Just when you thought things were wrapping up on the IP Storage Working Group reflector at IETF (where iSCSI was hatched), a cat fight broke out while I was on the road. Subject: Fibre Channel over Ethernet, being developed over at ANSI T-11. Here is the thread, which begins with this note from a guy who I regard as a king in the storage protocol world, Julian Satran at IBM:
The trade press is lately full with comments about the latest and greatest reincarnation of Fiber Channel over ethernet. It made me try and summarize all the long and hot debates that preceded the advent of iSCSI.
Although FCoE proponents make it look like no debate preceded iSCSI that was not so – FCoE was considered even then and was dropped as a dumb idea.
Here is a summary (as afar as I can remember) of the main arguments. They are not bad arguments even in retrospect and technically FCoE doesn’t look better than it did then.
Feel free to use this material in any form. I expect this group to seriously expand my arguments and make them public – in personal or collective form.
And do not forget – it is a technical dispute – although we all must have some doubts about the way it is pursued.

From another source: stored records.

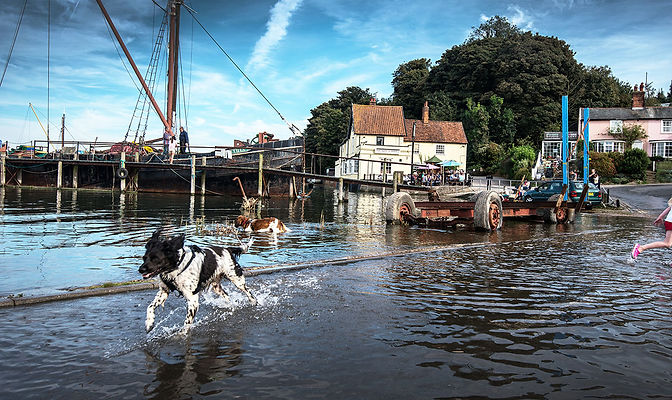 Running Dogs at Pin Mill lores.jpg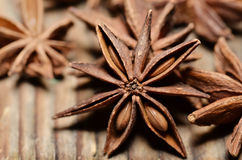 Anise Seed Royalty Free Stock Images
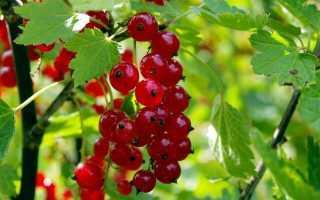 Красная смородина Ненаглядная: описание сорта, фото, отзывы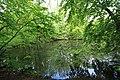 Geschützter Landschaftsbestandteil Schubertgrund in Sachsen. 2H1A0962WI.jpg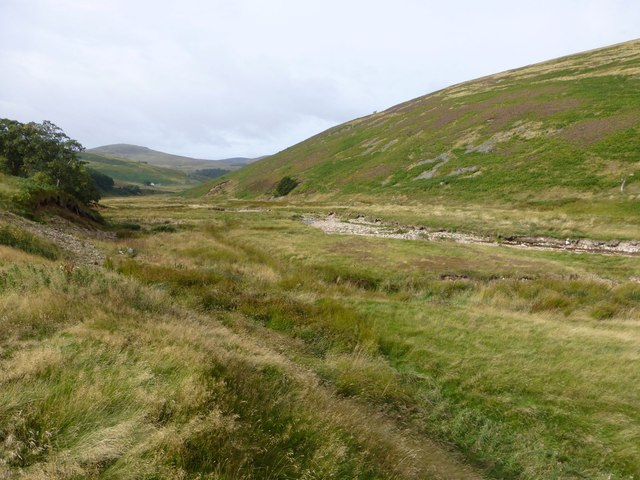Looking down the valley of Lambden Burn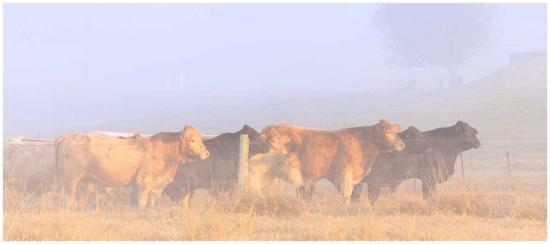 Moo morning cows on farm photo print
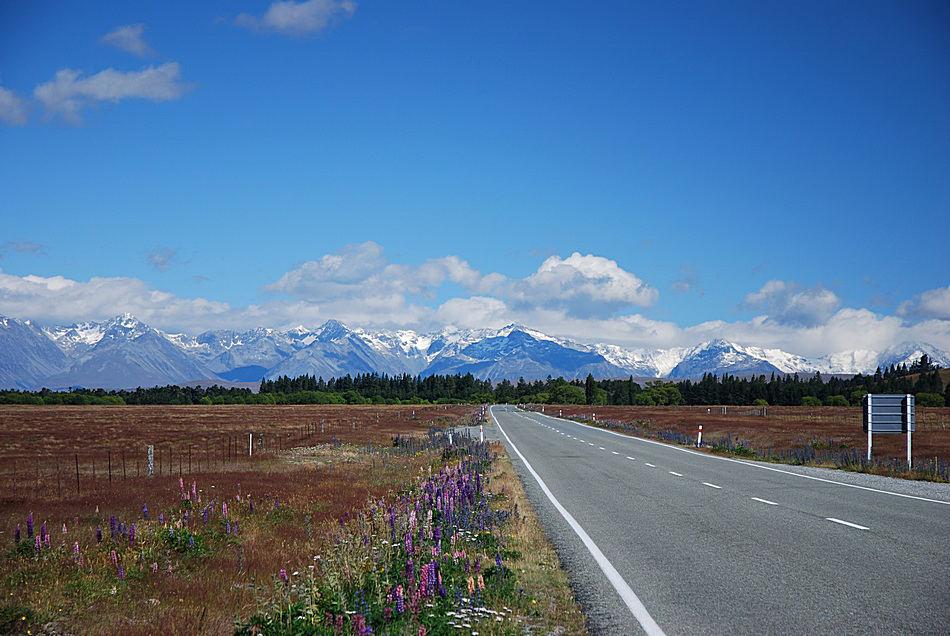 Auf dem Weg zum Lake Tekapo.....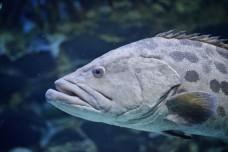 big fish in marine aquarium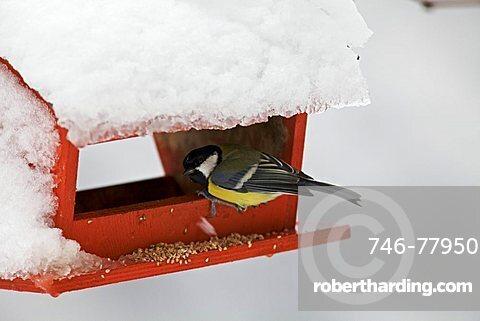 Tit mouse during snow, Vallagarina, Trentino, Italy, Europe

What a piece of nostalgia 🙂
Around 1997 when a team at IBM Research (Haifa and Almaden) started looking at connecting storage to servers using the “regular network” (the ubiquitous LAN) we considered many alternatives (another team even had a look at ATM – still a computer network candidate at the time). I won’t get you over all of our rationale (and we went over some of them again at the end of 1999 with a team from CISCO before we convened the first IETF BOF in 2000 at Adelaide that resulted in iSCSI and all the rest) but some of the reasons we choose to drop Fiber Channel over raw Ethernet where multiple:
Fiber Channel Protocol (SCSI over Fiber Channel Link) is “mildly” effective because:
- it implements endpoints in a dedicated engine (Offload)
- it has no transport layer (recovery is done at the application layer under the assumption that the error rate will be very low)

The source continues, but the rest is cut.